Library

79

F lorence was curled up on the chaise in the library, barely awake, with her nose in a book keeping Clay company while he scribbled in his notebooks like a mad man, the sounds of paper rustling and him grumbling in frustration. The sleeves of his shirt were rolled over his forearms and his hair was sticking every which way in dark curls that hadn’t seen a decent shower in a week.

“Have you gotten anywhere?” I asked him, leaning over the table.

Clay looked up at me with concern in his clouded eyes.

“No,” he sighed, his tone husky and exhausted. “From the information that Wes got out of her, and the letter from Agatha, the only thing I’m even remotely sure of is that the house is an entity older than we’ve ever dealt with. This isn’t some old witchcraft bullshit, it’s old god world type stuff.” He sighed. “Even if I figure out what the hell it is, or where it came from… I don’t know if that’ll include how to kill it.”

“Have you only been searching Celtic lore?” I asked him when my eye caught the book to his left.

“It was the most obvious place to look. As far as we know the Manor has always been in Ireland.” Clay shrugged.

“But Ireland wasn't always Ireland.” I pointed out. “Before the war of independence we called it éire,” I reminded him.

“ériu…” Clay mumbled and started throwing things around on the table in a fury. “What if the Manor isn’t a thing or an entity, but a vengeful god?”

“Can we kill a god?” I questioned, to which Clay just swore under his breath and continued to search.

“Hah!” He called out. “Look at this.” He handed me a heavy book of Irish mythology, open on a page to a beautiful looking woman draped in red with a look of discontent in her dark eyes. “Morrígan. The goddess of war, death and fate.” Clay pointed to the wording. “It was said that she was a shapeshifter that could often appear as a beautiful woman to seduce men.”

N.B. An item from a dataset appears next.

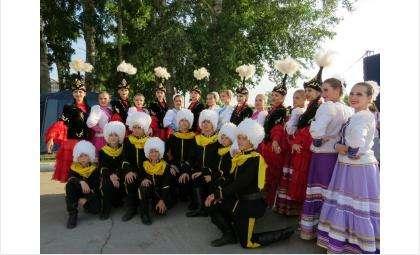 Колоритные костюмы у каждого участника фестиваля национальных культур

“So you think Florence is Morrígan?” I asked, a bit confused and a little scared of his ideas.

“No, I don’t even believe the Manor is Morrígan.” He waved me off. “I think that the Manor is something similar to the goddess, changing and bending the rules of what we can see to entice us. It’s how it lured Florence here but, just like any ancient being, it needs sacrifice to survive,” Clay explained. “A host to feed off.”

“So Agatha?” I asked.

“The host before Florence. We have no idea how long she lived. Everytime I try to pull one of her diaries from the shelf it turns to dust in my hands. But if the theory is correct the house was feeding off Agatha for God knows how long.” Clay pushed from his chair and stared down at the research.

“But that doesn’t explain why the Manor killed Agatha and trapped Florence–” I offered further to keep his brain working, periodically looking over at Florence, still half awake, seemingly still engrossed in her book, not paying attention to us at all.

“That’s the problem. Even running on the idea that the Manor is a goddess, or some form of one, we still don’t know what it wants.” Clay sounded frustrated. “It practically consumed Agatha from what Florence has described and, from her journals her friend Aisiling is either a second victim or was never in the Manor at all. Lore suggests she escaped or was even let go but how or why?” Clay ran himself in circles with thought.

“The Manor only needed one?” I asked.

“But why ?” Clay questioned urgently.

“The letter…Agatha wrote that the house requires…”

“Requires what though?” Clay sighed. “A vessel, a host?”

“A heart,” I whispered. I looked over at Florence, wishing I could just wander over and curl into her lap. “It requires a heart.”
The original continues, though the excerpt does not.